Farran logró sonreír. El tío Henry debía tener un invento de la mayor importancia en el taller puesto que, después de veinte minutos de estar alejado de eso, ya empezaba a tener síntomas de nostalgia.
– De hecho, pensaba irme a la cama.
– Que desconsiderado de mi parte -de inmediato se disculpó-. Claro, para llegar a esta hora del día, debiste volar de noche. Bueno, le diré a la señora Fenner que te prepare la cama… -se interrumpió cuando la señora Fenner vino a ver si ya habían terminado de tomar el café.
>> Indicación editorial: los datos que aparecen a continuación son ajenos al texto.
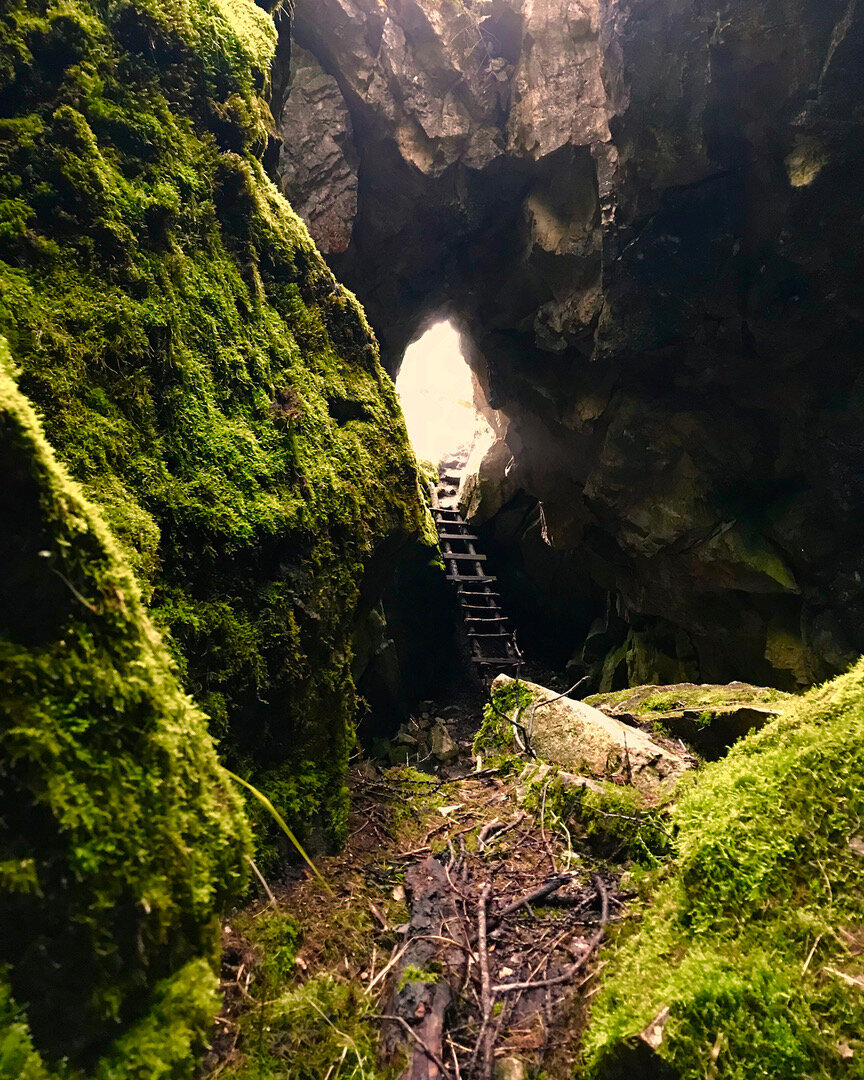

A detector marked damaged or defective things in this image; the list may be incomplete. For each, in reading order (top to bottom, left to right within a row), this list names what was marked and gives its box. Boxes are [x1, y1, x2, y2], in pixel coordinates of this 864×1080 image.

cave wall fissure [275, 0, 864, 691]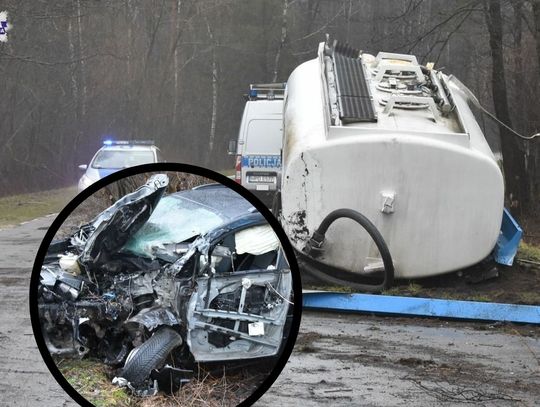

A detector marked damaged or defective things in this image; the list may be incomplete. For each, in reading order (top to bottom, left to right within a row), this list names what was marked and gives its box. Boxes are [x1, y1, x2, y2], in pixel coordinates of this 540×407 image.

crumpled hood [78, 175, 169, 268]
severely damaged car [37, 175, 294, 396]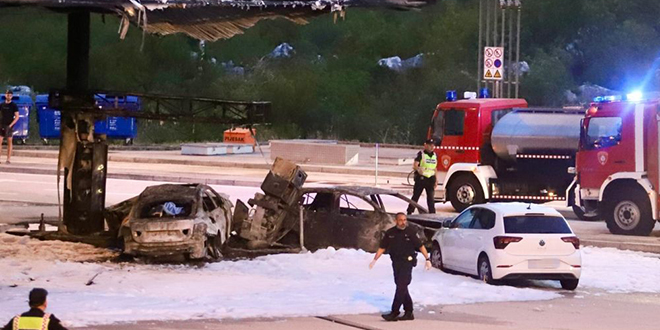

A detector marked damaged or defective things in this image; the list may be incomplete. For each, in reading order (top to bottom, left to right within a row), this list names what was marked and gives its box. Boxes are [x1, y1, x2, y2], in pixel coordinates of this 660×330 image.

burnt canopy ceiling [0, 0, 434, 40]
burnt metal scrap [2, 0, 436, 40]
burned out car [120, 184, 233, 260]
burned out car [298, 187, 444, 251]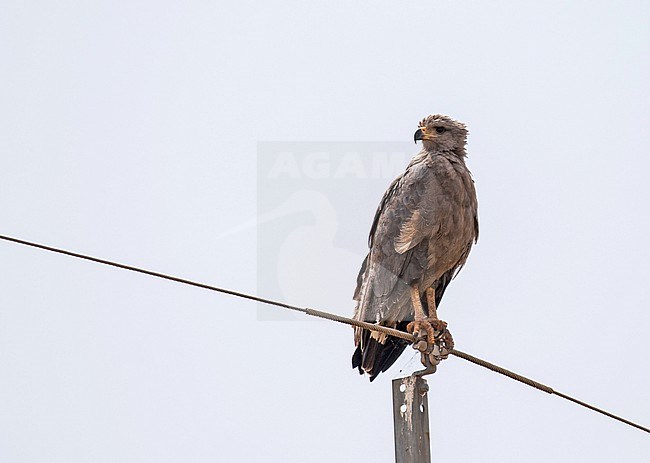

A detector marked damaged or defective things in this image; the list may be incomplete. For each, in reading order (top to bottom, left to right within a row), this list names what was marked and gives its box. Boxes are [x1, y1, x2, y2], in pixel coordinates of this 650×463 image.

rusty wire [0, 236, 644, 436]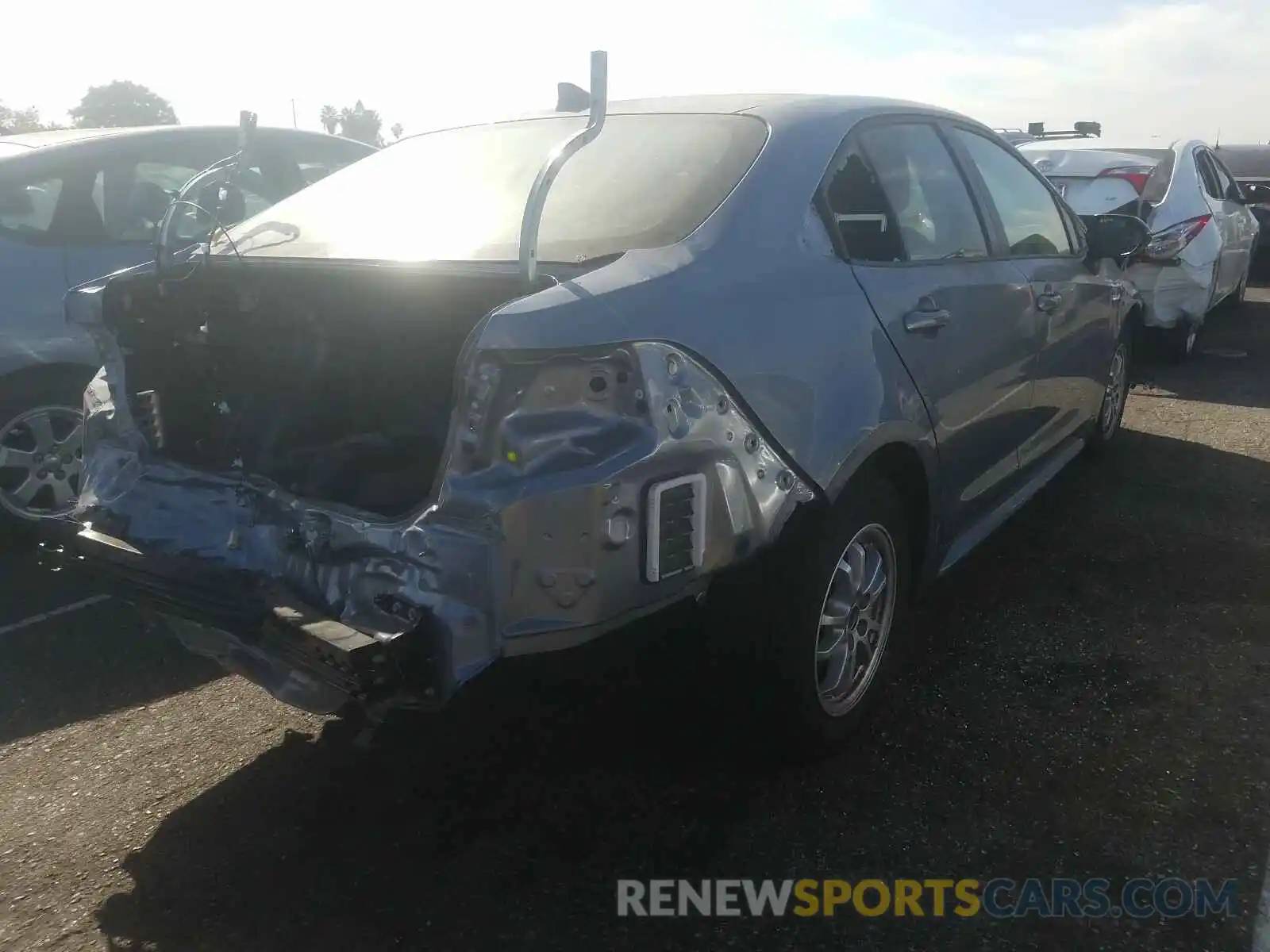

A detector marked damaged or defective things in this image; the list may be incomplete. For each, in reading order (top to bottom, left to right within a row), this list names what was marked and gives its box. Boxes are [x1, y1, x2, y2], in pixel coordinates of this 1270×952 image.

exposed crumpled sheet metal [69, 269, 818, 716]
broken plastic trim piece [521, 51, 610, 282]
damaged blue sedan [60, 61, 1153, 762]
white car with damage [1010, 140, 1260, 363]
exposed crumpled sheet metal [1127, 261, 1214, 332]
– El cuarto de Farran estuvo listo para usarlo desde el día en que se fue -rezongó la leal ama de llaves-, y acabo de hacerle la cama. Creo que le haría bien dormir unas horas -comentó al ver a la chica.
Sin embargo, tan pronto como estuvo a solas, a Farran le costó algo de trabajo conciliar el sueño. Dejó de pensar en la señora Fenner, en el tío Henry, en Georgia y en la tía Hetty. ¿Cómo pudo ser tan tonta? Tenía veinticuatro años, por el amor de Dios. ¿Cómo pudo ser tan… ingenua?
Se tapó con las colchas y se enfrentó al hecho de que, mientras ella estuvo sumida en ilusiones amorosas, el amor nunca formó parte de las ideas de Russell. Nunca la amó, eso estaba muy claro. Todo lo que quiso fue una aventura adúltera… ¡en el hogar que compartía con su esposa e hijos, además!
Farran se enfrentó a la verdad y a su propio error. Supo, ¿verdad?, que estaba casado. Si quería pretextos para su conducta podía pensar que creyó que su matrimonio no tenía solución y que, una vez que dejó de luchar contra su amor, empezó a imaginar un futuro al lado de Russell.
Al fin, logró dormir y bien, puesto que hacía mucho que no descansaba. Un ruido la despertó. Al principio, tuvo que recordar en dónde se hallaba y luego vio a su hermanastra.